— Begin Document passage —

Cloudant
Querying Overview
Qarbine utilizes the IBM Cloudant node.js interface to access data withinCloudant. For querying the primary interface is a JSON-like structure which maps to the Cloudant API specification.
Cloudant has several types of indexes which can be used for querying:
- general,
- views, and
- text search (Lucene based)
Unlike traditional SQL which has a FROM TABLE clause, in most Cloudant queries an explicit index (˜ table) is optional. Cloudant selects the most suitable index based on the query’s selector fields. You can use the useIndex option in a general query to guide Cloudant.
Types of Interactions
Cloudant indexes differ in the type of data they return based on whether you use a regular index (views), a text index (Lucene-powered search), or a search index. Here’s how each type behaves:
- Views
- These are MapReduce views in design documents, where the map function emits key-value pairs.
- Returned Fields:
- key: The emit function defines the key for each result.
- value: The emit function also defines the accompanying value, which can be any JSON data.
- Including includeDocs: true returns the key’s entire document in the ‘doc’ field.
- Text Index (Lucene)
- Text indexes allow full-text search and support scoring, wildcards, and advanced querying. These are defined in design documents under the indexes key.
- Returned Fields:
- score: A numeric value indicating the relevance of the result based on the query.
- fields: Only fields explicitly indexed using the index() function in the design document are searchable. Returned data depends on the document fields included and also the {store: true} setting.
- Including includeDocs: true returns the entire document in the ‘doc’ field.
- General
- Custom search indexes combine structured and text queries, letting you filter data and perform full-text searches at the same time.
- Returned Fields:
- fields: These are explicitly indexed fields defined in the design document.
- Partial Filter: Results may include only documents satisfying the partialFilterSelector in the index.
- Document Metadata: Includes document _id and _rev by default.
- Including includeDocs: true returns the entire document in the ‘doc’ field.
Cloudant has some index limits that you can review online. For example, indexes are limited to 200 results when queried. The default is 25. Also, all sorting fields must use the same sort direction, either all ascending or all descending.
Besides these Cloudant queries there are Qarbine virtual query statements described below.
Native Query Specification
The native query specification for Cloudant is a JSON structure. Below is an example.
{
qType: 'search',
ddoc: 'searchBooks',
index: 'by_descriptions',
includeDocs: true,
query: 'long:"querying"',
}
The optional qType key provides Qarbine guidance on which Cloudant API call to make. Its value may be index, search, text, or view. In some cases it can be inferred by the presence of another key. For example, ‘view:x’ for a view interaction or ‘query:x’ for a search interaction.

— End Document passage —
— Begin Extracted records —

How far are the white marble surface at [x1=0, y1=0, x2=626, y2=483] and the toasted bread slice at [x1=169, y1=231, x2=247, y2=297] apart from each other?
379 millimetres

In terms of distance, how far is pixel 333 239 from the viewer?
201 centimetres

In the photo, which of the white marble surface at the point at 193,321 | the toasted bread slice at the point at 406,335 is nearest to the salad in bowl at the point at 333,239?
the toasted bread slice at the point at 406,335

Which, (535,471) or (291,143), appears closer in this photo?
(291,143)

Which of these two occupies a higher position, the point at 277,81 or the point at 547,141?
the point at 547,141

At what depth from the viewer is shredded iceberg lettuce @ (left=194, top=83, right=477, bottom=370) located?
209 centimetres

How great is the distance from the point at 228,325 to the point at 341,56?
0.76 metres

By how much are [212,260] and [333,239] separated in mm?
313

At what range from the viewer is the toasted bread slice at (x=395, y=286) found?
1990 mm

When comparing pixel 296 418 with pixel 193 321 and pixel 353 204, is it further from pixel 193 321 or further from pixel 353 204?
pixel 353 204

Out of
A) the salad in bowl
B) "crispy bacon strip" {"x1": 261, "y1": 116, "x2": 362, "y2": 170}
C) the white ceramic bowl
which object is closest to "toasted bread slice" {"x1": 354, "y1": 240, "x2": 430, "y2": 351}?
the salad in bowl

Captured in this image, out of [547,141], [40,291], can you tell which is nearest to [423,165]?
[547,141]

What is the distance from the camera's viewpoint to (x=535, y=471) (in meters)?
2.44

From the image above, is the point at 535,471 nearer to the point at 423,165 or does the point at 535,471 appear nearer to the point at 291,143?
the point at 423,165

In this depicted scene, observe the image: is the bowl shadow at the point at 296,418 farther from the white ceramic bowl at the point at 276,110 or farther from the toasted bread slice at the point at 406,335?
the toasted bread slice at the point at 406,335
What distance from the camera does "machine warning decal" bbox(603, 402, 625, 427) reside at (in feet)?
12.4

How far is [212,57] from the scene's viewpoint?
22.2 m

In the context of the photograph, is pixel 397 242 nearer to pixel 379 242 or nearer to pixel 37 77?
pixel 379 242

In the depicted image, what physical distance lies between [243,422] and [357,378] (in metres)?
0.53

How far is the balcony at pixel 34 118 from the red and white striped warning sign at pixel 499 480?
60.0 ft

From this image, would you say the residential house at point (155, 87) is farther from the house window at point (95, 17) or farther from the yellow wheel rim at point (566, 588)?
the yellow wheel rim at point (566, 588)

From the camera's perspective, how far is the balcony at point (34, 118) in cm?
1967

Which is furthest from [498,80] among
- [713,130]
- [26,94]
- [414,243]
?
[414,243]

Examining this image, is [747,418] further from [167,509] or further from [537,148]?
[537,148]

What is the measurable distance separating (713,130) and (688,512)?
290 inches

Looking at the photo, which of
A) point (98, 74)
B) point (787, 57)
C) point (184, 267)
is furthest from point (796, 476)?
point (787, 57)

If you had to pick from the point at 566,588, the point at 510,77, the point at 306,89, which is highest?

— End Extracted records —

- Task details
Rewrite the stretch of the Cloudant querying overview from "- Including includeDocs: true returns the key’s" through "on the query.", changing "wildcards" to "wildcard patterns".

- The result
- Including includeDocs: true returns the key’s entire document in the ‘doc’ field.
- Text Index (Lucene)
- Text indexes allow full-text search and support scoring, wildcard patterns, and advanced querying. These are defined in design documents under the indexes key.
- Returned Fields:
- score: A numeric value indicating the relevance of the result based on the query.